Reproduce the entries that follow, substituting "narrow window opening" for every occurrence of "vertical slit opening" and leaving everything else unchanged. Omit the pictures from your answer.

_Supplied data_
****

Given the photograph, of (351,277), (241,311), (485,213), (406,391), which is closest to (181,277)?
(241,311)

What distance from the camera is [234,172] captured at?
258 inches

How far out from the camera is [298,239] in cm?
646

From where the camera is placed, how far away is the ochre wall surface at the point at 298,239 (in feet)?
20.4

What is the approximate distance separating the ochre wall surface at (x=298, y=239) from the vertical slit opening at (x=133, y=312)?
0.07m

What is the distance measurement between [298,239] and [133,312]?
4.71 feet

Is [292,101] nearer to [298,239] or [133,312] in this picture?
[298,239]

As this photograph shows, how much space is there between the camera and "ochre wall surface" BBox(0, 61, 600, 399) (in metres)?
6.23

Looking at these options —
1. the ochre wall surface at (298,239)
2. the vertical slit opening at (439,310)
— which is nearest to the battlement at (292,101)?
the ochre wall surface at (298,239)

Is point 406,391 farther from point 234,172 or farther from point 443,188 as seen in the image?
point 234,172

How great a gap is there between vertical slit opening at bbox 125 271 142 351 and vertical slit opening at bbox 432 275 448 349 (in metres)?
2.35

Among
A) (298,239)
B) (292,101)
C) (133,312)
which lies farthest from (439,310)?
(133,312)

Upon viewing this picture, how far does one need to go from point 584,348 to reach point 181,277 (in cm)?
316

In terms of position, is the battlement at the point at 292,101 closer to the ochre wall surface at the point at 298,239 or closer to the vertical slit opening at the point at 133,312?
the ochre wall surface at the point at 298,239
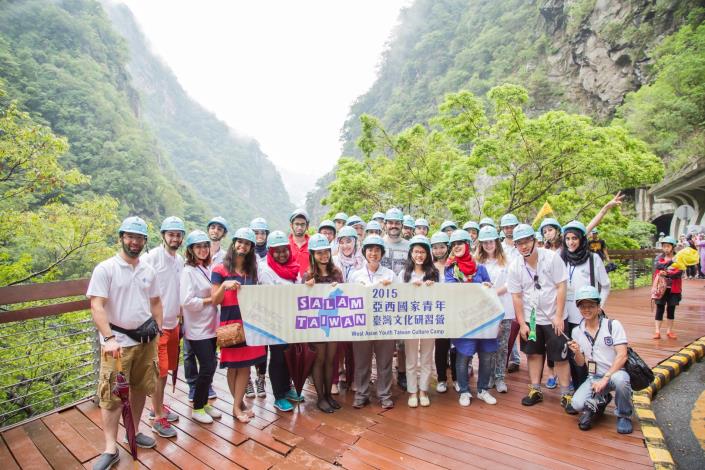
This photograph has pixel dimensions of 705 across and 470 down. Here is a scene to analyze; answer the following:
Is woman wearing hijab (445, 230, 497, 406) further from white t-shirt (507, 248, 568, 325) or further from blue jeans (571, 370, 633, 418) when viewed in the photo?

****

_The completed task_
Given the photograph, of (351,277), (241,311), (485,213), (406,391), which is closest to (181,277)?
(241,311)

What distance from the camera is [234,172] captured at?
258 inches

How far out from the camera is [298,239] in cm?
646

From where the camera is placed, how far away is the ochre wall surface at the point at 298,239 (in feet)?
20.4

What is the approximate distance separating the ochre wall surface at (x=298, y=239) from the narrow window opening at (x=133, y=312)?
0.07m

What is the distance measurement between [298,239] and [133,312]?
4.71 feet

Is [292,101] nearer to [298,239] or [133,312] in this picture?
[298,239]

As this photograph shows, how much space is there between the camera and "ochre wall surface" BBox(0, 61, 600, 399) (in metres)?
6.23

Looking at these options —
1. the ochre wall surface at (298,239)
2. the narrow window opening at (439,310)
— which is nearest to the battlement at (292,101)?
the ochre wall surface at (298,239)

Is point 406,391 farther from point 234,172 or farther from point 443,188 as seen in the image?
point 234,172

How great a gap is there between narrow window opening at bbox 125 271 142 351 and narrow window opening at bbox 432 275 448 349 (in metres)?
2.35

Among
A) (298,239)
B) (292,101)
C) (133,312)
which lies farthest from (439,310)?
(133,312)

Upon viewing this picture, how far does one need to go from point 584,348 to reach point 181,277 (in cm)?
316

In terms of position, is the battlement at the point at 292,101 closer to the ochre wall surface at the point at 298,239 or closer to the narrow window opening at the point at 133,312?
the ochre wall surface at the point at 298,239
This photograph has pixel dimensions of 705 across and 470 down. Here is a scene to analyze; answer the following:
Is woman wearing hijab (445, 230, 497, 406) further from white t-shirt (507, 248, 568, 325) or further from blue jeans (571, 370, 633, 418) when viewed in the photo?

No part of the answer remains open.